Each day there is a meditation provided by one person from a diverse group of religious leaders and writers. Some of them are very moving, so I would suggest simply going there and perusing them if you’re so inclined. This one by Rev. Emily C. Heath was one of my particular favorites, and this one by Carol Howard Merritt is a particularly beautiful story of the grace of feet washing, to which I can thank my Church of God friends for introducing me. Enjoy the contemplation.

Peace.

Josh Garrels: Love & War & The Sea In Between

I’ve had this free download since a couple of days after it came out, but I haven’t really listened to it or any other music since school started in the fall. In fact, once school starts, the work for it is all consuming and I pretty much don’t do anything for myself aside from exercising and cooking, so I was pleasantly surprised when I listened to it last night while I was sitting on the couch reading magazine articles and blog posts on the Interwebs. Each song is presented in a different style, and yet retains the overall theme of grace and redemption and healing.Love & War & The Sea in Betweentakes the listeners on a quest or a coming of age journey, but I never did feel as if I’d left the sight of the shore. There is challenge and comfort in the lyrics in a way I don’t often feel in Christian music. Garrels asks us to be self-reflective, but always reminds us that there is comfort just around the bend.
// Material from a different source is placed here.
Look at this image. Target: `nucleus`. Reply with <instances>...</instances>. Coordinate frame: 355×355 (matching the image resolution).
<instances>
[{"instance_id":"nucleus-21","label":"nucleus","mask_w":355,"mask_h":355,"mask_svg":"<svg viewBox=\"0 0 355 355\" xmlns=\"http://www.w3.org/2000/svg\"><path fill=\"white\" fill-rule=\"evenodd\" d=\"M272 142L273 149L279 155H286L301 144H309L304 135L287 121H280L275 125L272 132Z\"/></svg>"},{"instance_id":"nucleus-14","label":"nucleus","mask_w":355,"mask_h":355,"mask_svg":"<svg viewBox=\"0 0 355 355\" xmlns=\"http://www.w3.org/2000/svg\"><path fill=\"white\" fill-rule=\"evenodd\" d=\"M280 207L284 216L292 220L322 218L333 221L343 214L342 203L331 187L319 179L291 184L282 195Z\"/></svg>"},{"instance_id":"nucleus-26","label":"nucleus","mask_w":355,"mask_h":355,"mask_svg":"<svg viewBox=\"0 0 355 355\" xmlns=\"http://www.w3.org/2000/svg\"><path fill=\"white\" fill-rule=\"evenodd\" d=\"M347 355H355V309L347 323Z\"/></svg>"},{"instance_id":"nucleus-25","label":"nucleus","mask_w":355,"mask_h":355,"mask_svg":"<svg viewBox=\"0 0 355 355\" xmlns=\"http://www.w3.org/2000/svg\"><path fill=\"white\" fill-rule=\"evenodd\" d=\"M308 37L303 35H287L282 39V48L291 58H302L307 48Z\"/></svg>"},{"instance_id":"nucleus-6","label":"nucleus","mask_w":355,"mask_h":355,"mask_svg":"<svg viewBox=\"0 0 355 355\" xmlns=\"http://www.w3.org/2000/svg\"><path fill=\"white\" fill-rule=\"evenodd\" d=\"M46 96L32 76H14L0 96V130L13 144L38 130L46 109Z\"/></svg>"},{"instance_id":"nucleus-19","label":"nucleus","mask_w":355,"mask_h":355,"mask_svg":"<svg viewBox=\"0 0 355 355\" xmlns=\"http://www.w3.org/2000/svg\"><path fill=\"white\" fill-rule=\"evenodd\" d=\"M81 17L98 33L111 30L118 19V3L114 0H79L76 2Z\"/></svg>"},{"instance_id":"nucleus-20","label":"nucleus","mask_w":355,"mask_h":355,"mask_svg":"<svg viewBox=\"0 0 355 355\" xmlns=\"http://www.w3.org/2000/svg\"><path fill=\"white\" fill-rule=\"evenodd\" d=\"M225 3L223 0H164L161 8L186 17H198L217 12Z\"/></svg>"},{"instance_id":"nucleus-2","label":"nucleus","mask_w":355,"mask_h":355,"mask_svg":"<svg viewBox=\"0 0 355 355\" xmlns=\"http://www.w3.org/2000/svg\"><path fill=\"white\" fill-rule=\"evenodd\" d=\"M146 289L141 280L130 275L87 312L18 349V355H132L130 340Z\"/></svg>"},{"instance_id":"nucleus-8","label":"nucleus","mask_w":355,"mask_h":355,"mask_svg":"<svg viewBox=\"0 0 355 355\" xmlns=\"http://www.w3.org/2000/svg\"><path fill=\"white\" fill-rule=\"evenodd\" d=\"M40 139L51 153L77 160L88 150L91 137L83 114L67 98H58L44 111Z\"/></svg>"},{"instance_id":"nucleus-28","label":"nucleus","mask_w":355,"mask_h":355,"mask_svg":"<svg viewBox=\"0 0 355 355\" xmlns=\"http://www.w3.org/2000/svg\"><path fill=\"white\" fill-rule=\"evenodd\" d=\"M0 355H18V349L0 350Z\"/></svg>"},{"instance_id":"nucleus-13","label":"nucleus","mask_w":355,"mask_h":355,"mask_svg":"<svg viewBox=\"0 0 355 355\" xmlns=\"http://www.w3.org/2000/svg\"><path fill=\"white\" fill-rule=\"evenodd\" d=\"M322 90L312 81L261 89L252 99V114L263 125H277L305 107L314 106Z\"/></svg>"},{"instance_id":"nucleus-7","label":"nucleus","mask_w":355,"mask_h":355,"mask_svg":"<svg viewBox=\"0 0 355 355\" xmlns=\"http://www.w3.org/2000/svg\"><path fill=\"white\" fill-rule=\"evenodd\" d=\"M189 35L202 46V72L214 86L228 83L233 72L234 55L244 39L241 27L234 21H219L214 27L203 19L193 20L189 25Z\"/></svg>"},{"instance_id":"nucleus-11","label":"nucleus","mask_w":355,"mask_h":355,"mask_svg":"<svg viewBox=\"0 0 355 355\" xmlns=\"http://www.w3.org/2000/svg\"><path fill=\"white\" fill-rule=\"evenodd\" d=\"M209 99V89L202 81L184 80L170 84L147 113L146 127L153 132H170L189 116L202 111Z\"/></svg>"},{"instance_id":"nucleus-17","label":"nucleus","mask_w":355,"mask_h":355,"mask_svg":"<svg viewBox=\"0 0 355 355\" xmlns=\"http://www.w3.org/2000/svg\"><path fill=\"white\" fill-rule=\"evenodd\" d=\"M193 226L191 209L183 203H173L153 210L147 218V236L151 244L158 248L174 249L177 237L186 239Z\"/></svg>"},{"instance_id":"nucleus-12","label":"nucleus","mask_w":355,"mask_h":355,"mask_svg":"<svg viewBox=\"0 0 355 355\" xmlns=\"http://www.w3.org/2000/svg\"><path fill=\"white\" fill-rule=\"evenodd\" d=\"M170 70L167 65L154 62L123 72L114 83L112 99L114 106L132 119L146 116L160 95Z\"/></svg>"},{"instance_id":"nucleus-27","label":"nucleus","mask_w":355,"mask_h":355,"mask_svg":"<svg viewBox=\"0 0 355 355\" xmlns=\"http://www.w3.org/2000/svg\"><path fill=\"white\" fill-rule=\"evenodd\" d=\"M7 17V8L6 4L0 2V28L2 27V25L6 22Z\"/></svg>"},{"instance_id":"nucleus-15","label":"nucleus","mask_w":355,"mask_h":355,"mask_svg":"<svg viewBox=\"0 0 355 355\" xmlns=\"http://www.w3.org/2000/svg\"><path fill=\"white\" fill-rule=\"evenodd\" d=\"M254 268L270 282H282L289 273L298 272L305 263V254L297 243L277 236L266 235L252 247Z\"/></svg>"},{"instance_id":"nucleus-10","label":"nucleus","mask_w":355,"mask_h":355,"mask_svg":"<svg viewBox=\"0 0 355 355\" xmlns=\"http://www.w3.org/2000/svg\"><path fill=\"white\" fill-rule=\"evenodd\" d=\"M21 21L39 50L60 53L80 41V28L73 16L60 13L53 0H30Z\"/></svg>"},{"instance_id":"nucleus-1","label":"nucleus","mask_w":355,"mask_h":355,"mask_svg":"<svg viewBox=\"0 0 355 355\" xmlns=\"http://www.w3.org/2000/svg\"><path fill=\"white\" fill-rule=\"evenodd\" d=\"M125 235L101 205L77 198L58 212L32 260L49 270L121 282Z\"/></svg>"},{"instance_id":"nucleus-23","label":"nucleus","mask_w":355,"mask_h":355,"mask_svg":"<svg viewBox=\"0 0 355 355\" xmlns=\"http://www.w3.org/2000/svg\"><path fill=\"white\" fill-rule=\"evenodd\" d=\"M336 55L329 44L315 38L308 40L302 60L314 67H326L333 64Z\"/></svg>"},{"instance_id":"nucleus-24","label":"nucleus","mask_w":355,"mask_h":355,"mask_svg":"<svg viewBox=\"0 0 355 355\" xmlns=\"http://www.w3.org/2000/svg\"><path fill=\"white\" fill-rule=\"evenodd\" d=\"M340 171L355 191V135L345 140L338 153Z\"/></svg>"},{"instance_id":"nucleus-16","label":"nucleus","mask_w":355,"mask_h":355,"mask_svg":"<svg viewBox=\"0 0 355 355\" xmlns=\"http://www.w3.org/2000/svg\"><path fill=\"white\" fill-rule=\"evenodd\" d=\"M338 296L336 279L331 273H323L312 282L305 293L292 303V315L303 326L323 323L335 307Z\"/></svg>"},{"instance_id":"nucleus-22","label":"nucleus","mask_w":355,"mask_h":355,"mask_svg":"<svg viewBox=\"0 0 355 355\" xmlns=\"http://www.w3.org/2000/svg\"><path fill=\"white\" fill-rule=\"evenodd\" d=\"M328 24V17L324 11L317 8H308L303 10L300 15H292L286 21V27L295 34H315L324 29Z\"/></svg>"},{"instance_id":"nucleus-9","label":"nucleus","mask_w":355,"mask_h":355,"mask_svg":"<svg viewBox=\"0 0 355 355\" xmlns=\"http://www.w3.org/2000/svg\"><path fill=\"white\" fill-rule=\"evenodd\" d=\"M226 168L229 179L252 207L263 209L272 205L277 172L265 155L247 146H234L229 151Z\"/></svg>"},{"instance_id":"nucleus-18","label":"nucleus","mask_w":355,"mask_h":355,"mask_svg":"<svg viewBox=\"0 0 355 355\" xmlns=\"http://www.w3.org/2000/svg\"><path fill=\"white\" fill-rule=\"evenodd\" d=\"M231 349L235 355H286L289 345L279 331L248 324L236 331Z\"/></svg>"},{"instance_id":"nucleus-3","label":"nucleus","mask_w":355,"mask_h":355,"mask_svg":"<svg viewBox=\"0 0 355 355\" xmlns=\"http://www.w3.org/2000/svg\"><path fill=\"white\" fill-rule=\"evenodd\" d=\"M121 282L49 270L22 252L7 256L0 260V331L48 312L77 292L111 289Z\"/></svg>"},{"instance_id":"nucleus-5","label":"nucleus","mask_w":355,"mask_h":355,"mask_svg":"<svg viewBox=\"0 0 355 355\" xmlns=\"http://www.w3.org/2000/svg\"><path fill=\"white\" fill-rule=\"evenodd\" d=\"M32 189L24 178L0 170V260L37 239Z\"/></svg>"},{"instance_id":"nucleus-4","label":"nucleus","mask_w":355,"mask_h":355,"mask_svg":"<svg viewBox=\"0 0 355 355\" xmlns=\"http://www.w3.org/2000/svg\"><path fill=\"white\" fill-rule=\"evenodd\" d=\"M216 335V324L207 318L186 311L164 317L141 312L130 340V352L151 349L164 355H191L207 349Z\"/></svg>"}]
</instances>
“The Resistence” is somewhere between a rap and a spoken word poem, “Ulysses” uses the story of the Odyssey as the background for a beauty rocking folk song, and “Beyond the Blue” inspires the listener to look beyond themselves with lyrics like “Plumbing the depths to the place in between/The tangible world and the land of a dreams/Because everything ain’t quite it seems/There’s more beneath the appearance of things/A beggar could be king within the shadows,/Of a wing.” I could go on, because each separate track has its own feel and its own message or lesson. But, the lessons aren’t heavy handed. The tracks are so well-written, they make my writer’s heart smile. Poetic, poignant, and beautiful. Each song is simply a comfortable reminder to be who we are purposed to be. Challenging but comfortable, like walking and talking with an old friend.

Josh Garrels

At the Blue Bottle

It’s really noisy in here. I have on headphones, and I can here too much noise for my liking. I’m not sure why people think they need to yell when they work in food service. I think all the restaurant clang makes the workers temporarily hard of hearing. I know it made me that way. So, I sit and listen to the Indigo Girls punctuated by loud utterances of laughter and food industry slang. I like it here. It’s real.

Tomorrow morning I will run 7 miles. I am shooting for 13-minute miles, so I plan to get up around 5 to run because it is too fucking hot otherwise. I don’t say that lightly, that it’s fucking hot. It is. This morning as I walked the dogs, the sweat puddled around my neck and in the small of my back. My shirt was drenched by the time I made it the slow, two-mile jaunt. The dogs were panting. I was panting. We relished the cool, air-conditioned house.

We are supposed to go move Grams’s stuff from Norwood to Warren Home tomorrow, too. I hope this move goes smoothly for her. It’s strange, really, how we move old people about from place to place either by force or by desire. There is much to be said for cultures who keep the old ones in their homes with them. I think it brings less fear of death and less fear of aging to see it happen right before your eyes. I have never seen anyone die. I have never seen the sloppy parts of getting old, except the time when Mrs. Rhine, our across the street neighbor, pooped on the floor when I went to visit her one time. She said, “Oh, excuse me,” and made a bee-line for the bathroom. A little poop fell out right there on the floor. It dropped in slow motion from the hem of her house dress to the floor while I sat there, a small child, not knowing what to do. “I’ll be back next week!” I shouted as I ran out the front door. I wasn’t sure what to do with the little poop staring at me, so I ran.

In fact, I think that could be a metaphor for my life. When there is a little poop staring me in the face, I want to run.